Espero que tenham gostado do meu post e eu vou adorar ler a opinião de vocês sobre Detroit: já foram? tem vontade de ir? o que não posso deixar de visitar em uma nova oportunidade? alguma história que viveu por lá? Aguardo seus comentários e sua participação, que é fundamental aqui no blog. E aguardem porque eu pretendo voltar à Detroit mais cedo do que vocês imaginam e vou sim conhecer outros pontos turísticos e contar tudinho para vocês por aqui.



Comentários

Olá Gaby, tudo bem? Bom já fui 4 vezes aos USA todos os estados e cidades que fui amei.
Esse ano vou fazer uma conexão em Detroit para irmos à Los Angeles (já fui), mas lá vou fazer outra conexão para Las Vegas. Pois bem, depois de tanto bla bla bla vou às perguntas: quero ir de Detroit a Windsor, preciso ter visto canadense?
Vou ficar somente 5 horas em “Detroit” mas queria conhecer Windsor…e a volta como seria? Eh tranquilo ir e voltar em 3 horas?
Desde já agradeço!!

Como é atravessar a fronteira? Foi muito ruim? Pior que a fronteira com Búfalo?
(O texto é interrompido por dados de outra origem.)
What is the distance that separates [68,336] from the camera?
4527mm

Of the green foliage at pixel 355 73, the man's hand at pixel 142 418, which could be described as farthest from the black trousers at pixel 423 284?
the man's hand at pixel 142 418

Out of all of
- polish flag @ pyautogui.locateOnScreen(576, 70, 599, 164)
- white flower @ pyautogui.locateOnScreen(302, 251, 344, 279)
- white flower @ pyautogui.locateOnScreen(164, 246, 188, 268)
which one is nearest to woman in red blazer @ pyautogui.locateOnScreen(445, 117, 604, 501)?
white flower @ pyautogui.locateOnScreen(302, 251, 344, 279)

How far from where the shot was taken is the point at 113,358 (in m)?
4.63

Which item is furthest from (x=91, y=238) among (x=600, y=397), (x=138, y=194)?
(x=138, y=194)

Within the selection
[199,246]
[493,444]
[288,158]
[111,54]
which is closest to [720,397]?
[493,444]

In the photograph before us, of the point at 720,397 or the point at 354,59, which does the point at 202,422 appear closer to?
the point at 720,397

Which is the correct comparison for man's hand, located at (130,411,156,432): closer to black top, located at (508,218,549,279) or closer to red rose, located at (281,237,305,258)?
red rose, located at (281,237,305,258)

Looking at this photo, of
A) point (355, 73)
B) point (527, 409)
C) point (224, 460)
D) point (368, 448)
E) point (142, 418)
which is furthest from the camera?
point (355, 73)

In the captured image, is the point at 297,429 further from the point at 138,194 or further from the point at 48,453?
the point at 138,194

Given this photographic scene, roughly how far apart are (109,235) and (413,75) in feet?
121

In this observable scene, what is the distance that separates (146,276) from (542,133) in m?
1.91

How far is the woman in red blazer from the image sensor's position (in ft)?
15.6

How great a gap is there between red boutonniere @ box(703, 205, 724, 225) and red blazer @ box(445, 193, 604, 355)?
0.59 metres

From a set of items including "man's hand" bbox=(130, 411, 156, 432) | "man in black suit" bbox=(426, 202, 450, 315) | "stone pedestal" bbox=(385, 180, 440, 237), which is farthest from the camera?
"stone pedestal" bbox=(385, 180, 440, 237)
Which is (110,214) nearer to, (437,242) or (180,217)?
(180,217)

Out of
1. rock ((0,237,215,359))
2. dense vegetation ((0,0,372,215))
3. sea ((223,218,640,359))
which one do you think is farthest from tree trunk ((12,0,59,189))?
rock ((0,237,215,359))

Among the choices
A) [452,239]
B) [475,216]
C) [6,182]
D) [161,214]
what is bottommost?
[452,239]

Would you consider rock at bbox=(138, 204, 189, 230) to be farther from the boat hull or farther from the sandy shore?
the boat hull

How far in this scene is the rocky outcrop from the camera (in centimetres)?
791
Que pena que você não foi passear no Riverfront, não teria tido problema. Volte sim que você vai curtir! Detroit tem muito a oferecer, uma história riquíssima, e sim, tem muitos contrastes mas eles existem há décadas. Não é novo por causa da crise, a cidade se dividiu e o abandono começou com as lutas raciais nos anos 60. Campus Martius é uma graça e fica lindo no Natal, com a pista de patinação no gelo e a super árvore de Natal.

Eu também estive em Detroit no início de julho e passeei muito pela cidade. Não tive problema algum em passear no lago e na área dos museus. Perdesse a oportunidade de ir em um lugar lindo. Que bom que tem vontade de voltar… e volte mesmo!

Oi Gaby, como o seu post anterior também gostei muito deste pois você retratou a sua primeira impressão ao visitar a cidade e Detroi é isso mesmo, uma cidade de contrastes! Uma pena que você não pode aproveitar o seu passeio pelo riverftont. Estive lá este mês por 2 finais de semana consecutivos com as crianças e a família que estava nos visitamos e foi muito legal, estava super tranquilo e agradável e os meninos tomaram até banho na fonte! Sobre segurança, na primeira vez em que estive em Detroit depois de me mudar para Michigan fiquei super apreensiva como… Read more »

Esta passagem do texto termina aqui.